Über die Frage des Arbeits- und Gesundheitsschutzes Einfluss auf die Personalbemessung zu nehmen, ist damit zwar möglich[5], aber allein die Durchsetzung einer ordentlichen Gefährdungsbeurteilung kann für sich bereits einen langwierigen Prozess darstellen.

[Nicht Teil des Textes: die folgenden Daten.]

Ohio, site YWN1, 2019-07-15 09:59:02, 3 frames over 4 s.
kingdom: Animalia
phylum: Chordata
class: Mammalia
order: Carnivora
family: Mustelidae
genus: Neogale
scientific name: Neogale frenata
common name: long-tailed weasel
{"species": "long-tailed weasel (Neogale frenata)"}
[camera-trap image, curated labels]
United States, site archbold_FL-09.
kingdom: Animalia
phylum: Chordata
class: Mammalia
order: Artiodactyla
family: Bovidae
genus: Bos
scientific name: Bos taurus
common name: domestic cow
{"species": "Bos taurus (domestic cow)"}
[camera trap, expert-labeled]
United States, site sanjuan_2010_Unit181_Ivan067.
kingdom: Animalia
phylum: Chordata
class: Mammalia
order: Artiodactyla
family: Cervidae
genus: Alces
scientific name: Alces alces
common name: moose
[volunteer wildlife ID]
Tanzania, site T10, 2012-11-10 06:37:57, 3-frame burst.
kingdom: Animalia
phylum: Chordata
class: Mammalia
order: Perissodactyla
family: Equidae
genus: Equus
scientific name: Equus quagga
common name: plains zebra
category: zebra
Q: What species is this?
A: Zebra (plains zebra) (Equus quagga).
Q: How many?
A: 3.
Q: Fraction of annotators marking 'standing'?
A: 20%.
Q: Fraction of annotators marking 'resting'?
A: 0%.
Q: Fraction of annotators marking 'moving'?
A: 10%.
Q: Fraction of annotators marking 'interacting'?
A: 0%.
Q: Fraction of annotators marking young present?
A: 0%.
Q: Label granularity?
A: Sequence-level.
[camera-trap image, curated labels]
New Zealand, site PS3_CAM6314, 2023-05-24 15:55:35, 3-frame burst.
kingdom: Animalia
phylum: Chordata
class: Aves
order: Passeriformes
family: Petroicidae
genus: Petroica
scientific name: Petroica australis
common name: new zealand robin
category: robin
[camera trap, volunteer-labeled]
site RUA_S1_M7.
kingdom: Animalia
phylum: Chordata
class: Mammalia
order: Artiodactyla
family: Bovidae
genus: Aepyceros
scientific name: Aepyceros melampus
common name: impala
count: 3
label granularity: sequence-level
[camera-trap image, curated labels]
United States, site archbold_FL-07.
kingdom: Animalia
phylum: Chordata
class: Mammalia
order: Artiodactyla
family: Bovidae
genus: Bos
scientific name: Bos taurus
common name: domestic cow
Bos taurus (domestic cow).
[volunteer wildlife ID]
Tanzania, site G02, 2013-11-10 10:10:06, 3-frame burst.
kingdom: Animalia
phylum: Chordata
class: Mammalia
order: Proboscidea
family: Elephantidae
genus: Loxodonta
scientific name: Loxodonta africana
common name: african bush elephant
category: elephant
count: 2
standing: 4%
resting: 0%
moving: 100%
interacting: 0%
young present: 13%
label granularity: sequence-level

Will der Betriebsrat Einfluss auf die Personalplanung nehmen, muss er mit starkem Widerstand durch die Arbeitgeberin rechnen und einen langen Atem haben. Dennoch sollte alles versucht werden, die Situation für die KollegInnen zu verbessern. Wenn der Betriebsrat es geschafft hat, die Probleme bei der Personal- und Aufgabenbemessung im Betrieb aufzudecken, kann er zusammen mit der Belegschaft der Arbeitgeberin die Dringlichkeit des Themas deutlich machen. Während die KollegInnen in kleinen oder großen kollektiven Aktionen die Konsequenzen der Unterbesetzung deutlich machen, strebt der Betriebsrat über sein Mitbestimmungsrecht beim Arbeits- und Gesundheitsschutz Abhilfe in der Einigungsstelle an. So ziehen alle an einem Strang und erhöhen den Druck auf die Arbeitgeberin gewaltig. Wird mit solcher Zielstrebigkeit und Vehemenz vorgegangen, dann wird der Betriebsrat Erfolge verzeichnen können, unabhängig davon, ob formale Mitbestimmungsrechte bestehen oder nicht.

[1] Vgl. z.B. Ahlers, E./Erol, S. (2019):  Arbeitsverdichtung in den Betrieben? Empirische Befunde aus der WSI-Betriebsrätebefragung. Policy Brief WSI, Nr. 33.

[2] Vgl. z.B. Siegrist, J. (2015): Arbeitswelt und stressbedingte Erkrankungen. Forschungsevidenz und präventive Maßnahmen, München.

[3] ArbG Kiel 26.7.2017 – 7 BV 67 c/16, NZA-RR 2017, 539. Vgl. hierzu auch Schoof, Ch./Gast, A. (2018): Personalbemessung mitbestimmt regeln, in: Gute Arbeit, Nr. 4.

[4] LAG Schleswig-Holstein, 25.04.2018 – 6 TaBV 21/17. Die Beschwerde beim BAG wurde zugelassen.

[5]Vgl. Kuster (2019): Was tun bei Unterbesetzung? Arbeitsrecht im Betrieb Nr. 10.